De ouder bij wie de kinderen het laatst verbleven, brengt de kinderen naar de andere ouder wanneer er gewisseld moet worden.

3.De beoordeling

3.1.
Verzoek tot verhuizing met de minderjarigen, inschrijving van de minderjarigen in de BRP en inschrijving op een andere school
3.1.1.
De vrouw verzoekt vervangende toestemming te verlenen om met de minderjarigen naar [plaatsnaam 1] te verhuizen en hen daar in te schrijven in de Basisregistratie Personen (BRP). Ook verzoekt de vrouw vervangende toestemming te verlenen om de minderjarigen met ingang van het schooljaar 2024/2025 in te schrijven op een school in (de nabije omgeving van) [plaatsnaam 1].
3.1.2.
De man voert gemotiveerd verweer. Verder verzoekt de man vervangende toestemming te verlenen om [minderjarige 1] met ingang van het schooljaar 2024/2025 in te schrijven op de school [naam school] te [plaatsnaam 2].
3.1.3.
Op grond van artikel 1:253a BW kunnen in geval van gezamenlijke uitoefening van het gezag geschillen hieromtrent aan de rechtbank worden voorgelegd. De rechtbank neemt een zodanige beslissing als haar in het belang van de betreffende minderjarige(n) wenselijk voorkomt. Bij de beantwoording van de vraag of een ouder vervangende toestemming moet krijgen om met een minderjarige te verhuizen, staan de belangen van de minderjarige(n) weliswaar voorop, maar moet de rechter naar vaste rechtspraak bij de beslissing in een geschil als dit alle omstandigheden van het geval in acht nemen en alle betrokken belangen afwegen (zie ook HR 25 april 2008, ECLI:NL:HR:2008:BC5901).
3.1.4.
Tegenover het belang van een ouder bij wie de minderjarige hoofdverblijfplaats heeft om de gelegenheid te krijgen om met de minderjarige elders een gezinsleven en een toekomst op te bouwen, kunnen andere belangen van de minderjarige of van de andere ouder staan. In de afweging van alle belangen betrekt de rechtbank de volgende omstandigheden die naar voren zijn gekomen:
  • de noodzaak om te verhuizen;
  • het aanbieden van alternatieven of compensatie voor de vermindering van de contactmogelijkheden met de andere ouder;
  • de rechten van de andere ouder en de minderjarige op onverminderd contact met elkaar in een vertrouwde omgeving;
  • de frequentie van het contact tussen de minderjarige en de andere ouder voor en na de verhuizing;
  • de verdeling van de zorgtaken en de continuïteit van de zorg;
  • de mate waarin ouders in staat zijn tot overleg;
  • de leeftijd van de minderjarige, zijn mening en de mate waarin de minderjarige geworteld is in zijn omgeving of juist extra gewend is aan verhuizingen.

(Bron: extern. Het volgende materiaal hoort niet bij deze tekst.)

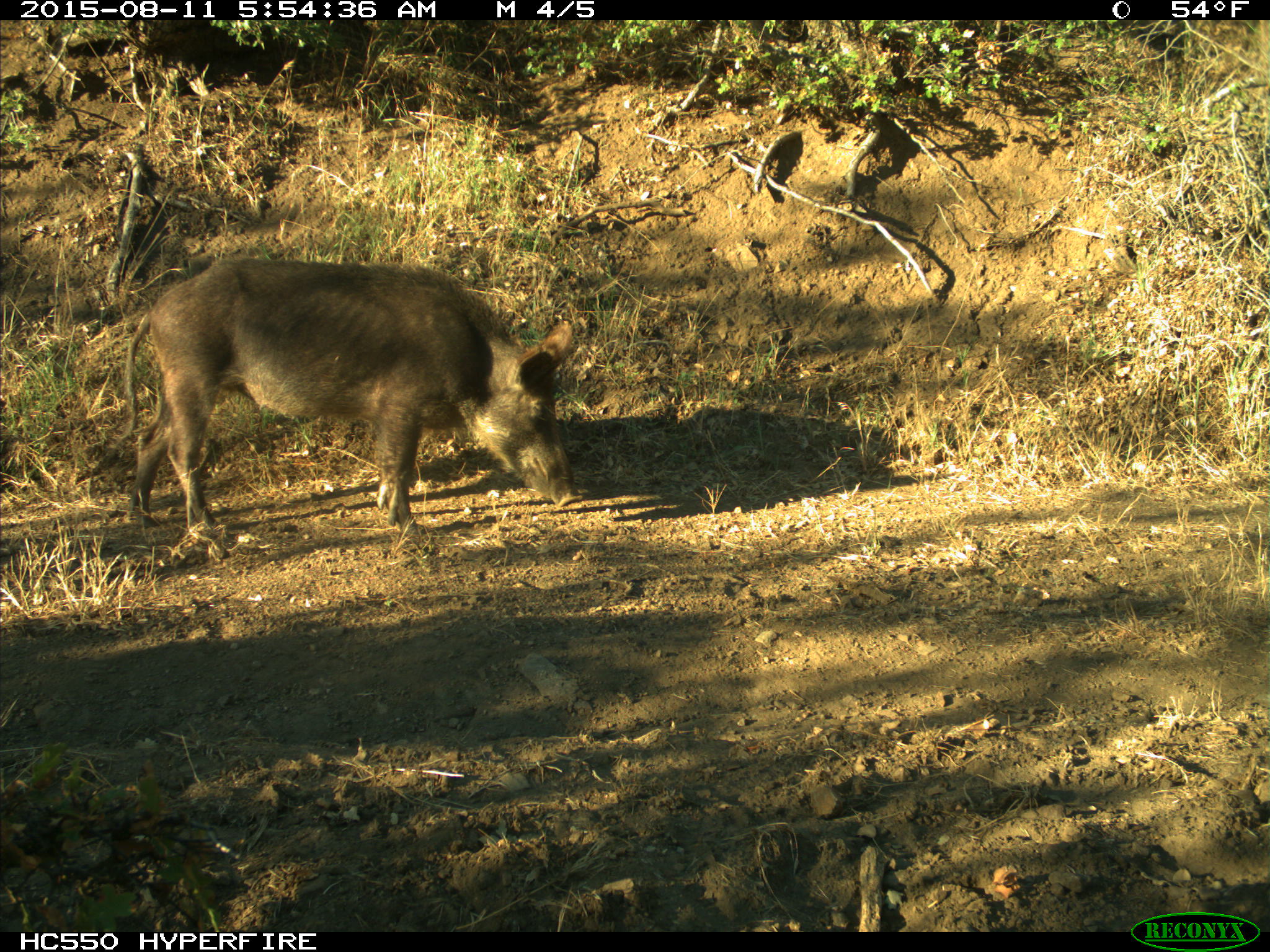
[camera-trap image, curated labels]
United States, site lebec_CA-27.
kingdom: Animalia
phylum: Chordata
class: Mammalia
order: Artiodactyla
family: Suidae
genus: Sus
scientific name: Sus scrofa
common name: wild boar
Sus scrofa (wild boar).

Verhuizing en inschrijving minderjarigen in de BRP
3.1.5.
De vrouw heeft aan haar verzoek ten grondslag gelegd dat zij een nieuwe partner heeft (hierna ook: [naam 4]). Zij wil in de zomervakantie van 2024 met de minderjarigen verhuizen naar [naam 4] die in [plaatsnaam 1] woont en daar bij hem in trekken. Verder willen de vrouw en [naam 4] eind juni 2024 met elkaar in het huwelijk treden.
3.1.6.
De rechtbank kan zich voorstellen dat de vrouw met [naam 4] en de kinderen van ieder van hen een nieuwe toekomst en een nieuw gezinsleven wil opbouwen, maar kan niet zonder meer voorbij gaan aan andere belangen, waaronder die van de minderjarigen en de andere ouder. De rechtbank zal daarom een belangenafweging moeten maken. Daarbij acht de rechtbank het van belang om – naast de onder 2. vermelde feiten – de volgende onbetwiste omstandigheden te vermelden.

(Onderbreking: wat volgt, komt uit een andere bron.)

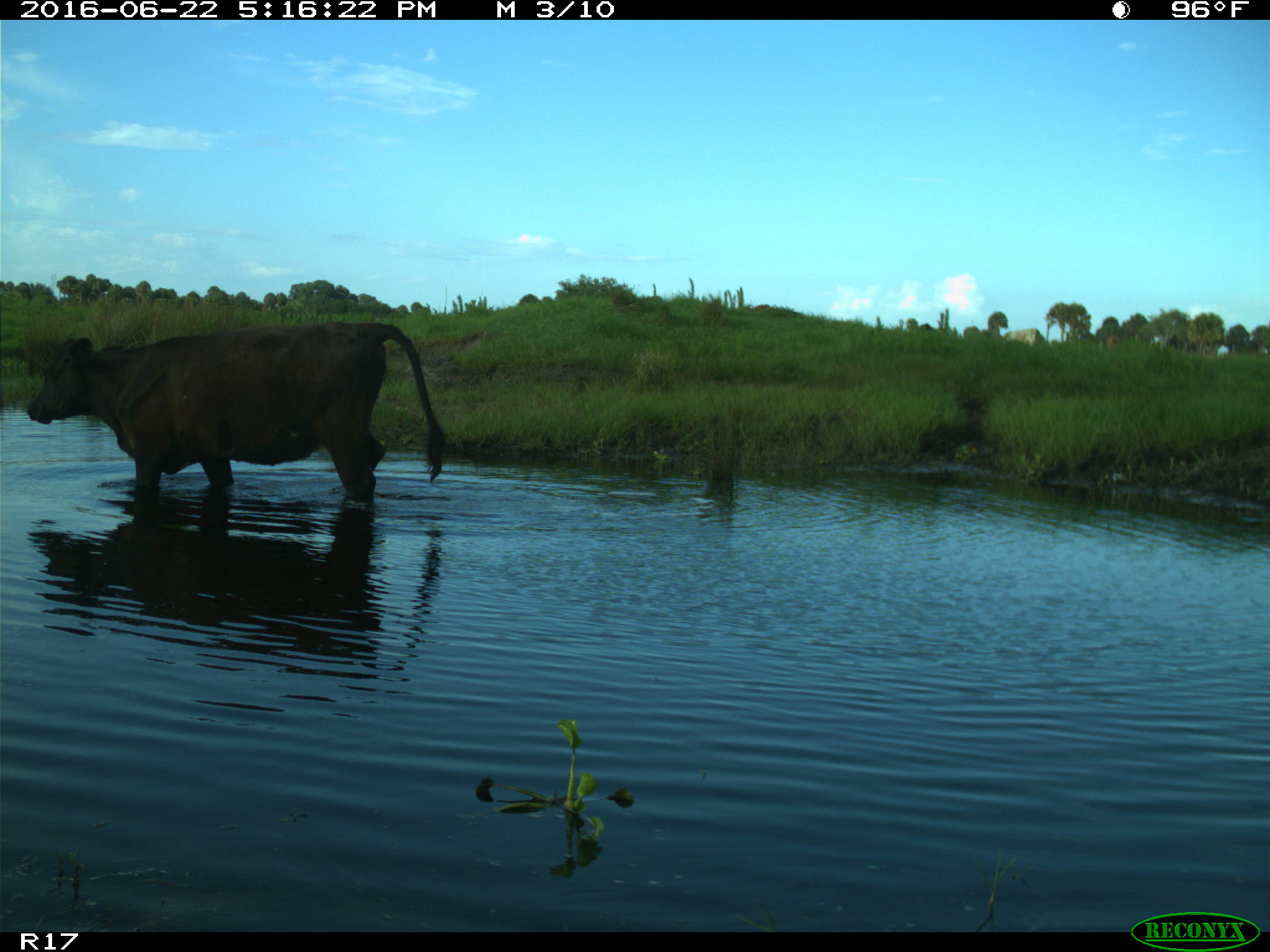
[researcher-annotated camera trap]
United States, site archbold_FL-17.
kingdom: Animalia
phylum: Chordata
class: Mammalia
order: Artiodactyla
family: Bovidae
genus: Bos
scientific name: Bos taurus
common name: domestic cow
Bos taurus (domestic cow).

De vrouw en [naam 4] kennen elkaar drie jaar en hebben meer dan twee jaar een relatie met elkaar. [naam 4] heeft vanuit zijn vorige relatie vier kinderen. De oudste twee studeren en zijn daardoor en gezien hun leeftijd (19 en 17 jaar) niet vaak meer thuis. De jongste twee, [naam 5] en [naam 6] (beiden 12 jaar), behoren volgens de co-ouderschapsregeling die [naam 4] en zijn ex-echtgenote hebben afgesproken om de week een week bij [naam 4] te zijn, maar daar wordt ten aanzien van [naam 6] momenteel geen uitvoering aan gegeven. In de tijd dat [naam 6] bij de man zou moeten zijn, gaat zij na het avondeten naar haar moeder en blijft daar slapen.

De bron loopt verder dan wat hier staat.